● Your assignment: In the remembrance of housing advocate Bonnie Brower, why did the Association of Neighborhood and Housing Developers begin as a pass-through for foundation support? Answer in one to three sentences.

Harry DeRienzo, president emeritus and special advisor at the Banana Kelly Community Improvement Association, reflects on the legacy of New York City housing organizer and advocate Bonnie Brower, who passed away on June 2.
Harry DeRienzo, president emeritus and special advisor at the Banana Kelly Community Improvement Association, reflects on the legacy of New York City housing organizer and advocate Bonnie Brower, who passed away on June 2.
I first met Bonnie in the early ’80s when she was hired to take over the Association of Neighborhood and Housing Developers (ANHD), a membership association comprised of about 20 struggling community development and tenant advocacy groups.
The organization started as a pass-through for foundation support for community groups (apparently the foundations did not trust many of the ANHD members to responsibly manage money), while also providing technical support and assistance to members. Later, ANHD sponsored and administered a federal program known as CETA (Comprehensive Employment and Training Act).
This act was passed during the mid-’70s recession and was intended as a counter-cyclical measure to ameliorate unemployment and train workers for future private sector employment. Though successful in providing many groups with their first paid staff, offices and supplies, ANHD ran into trouble in the program’s administration. This is when Bonnie stepped in to correct course, and she worked to put the organization back on a solid financial footing.
It did not take long for Bonnie to signal the upcoming priorities the organization would embrace. While tackling those potentially devastating fiscal problems, Bonnie pushed and succeeded in changing the name of the organization to the more inclusive Association for Neighborhood and Housing Development, Inc.
This change reflected a new focus for the organization. While it continued to provide technical support for member groups, ANHD’s expanded agenda prioritized advocating for policy matters that went to the heart of the housing, burgeoning homeless and disinvestment crisis plaguing the city at that time. Bonnie became one of the most passionate and articulate voices of the housing movement, making many enemies along the way.
When Mayor Ed Koch announced that he wanted to change city policy and charge closer to market prices for low income tenants seeking to turn their landlord-abandoned buildings into limited equity cooperatives—up from $250—Bonnie led the charge to defeat that plan. A major policy thrust of ANHD under Bonnie Brower’s leadership concerned the tens of thousands of units of city-owned housing—so-called “in rem” housing, foreclosed upon by the city for failure of for-profit landlords to pay their taxes. Many do not realize this today, but in the mid-’70s the city passed legislation intended to force landlords to pay up back taxes or lose title to their buildings. This fiscal measure, intended to increase revenues, resulted in New York City creating the second largest public housing system in the country, second only to its own New York City Housing Authority (prior to this, Chicago, with 33,000 public housing units, had the second largest number of public housing units.)

● Input data:
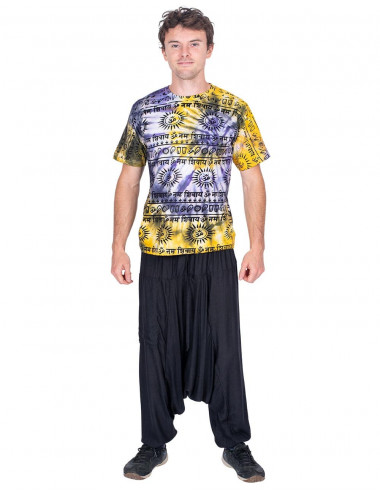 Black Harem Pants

● Final answer: It began that way because the foundations apparently did not trust many ANHD members to manage money responsibly. Support therefore went through the association to the community groups.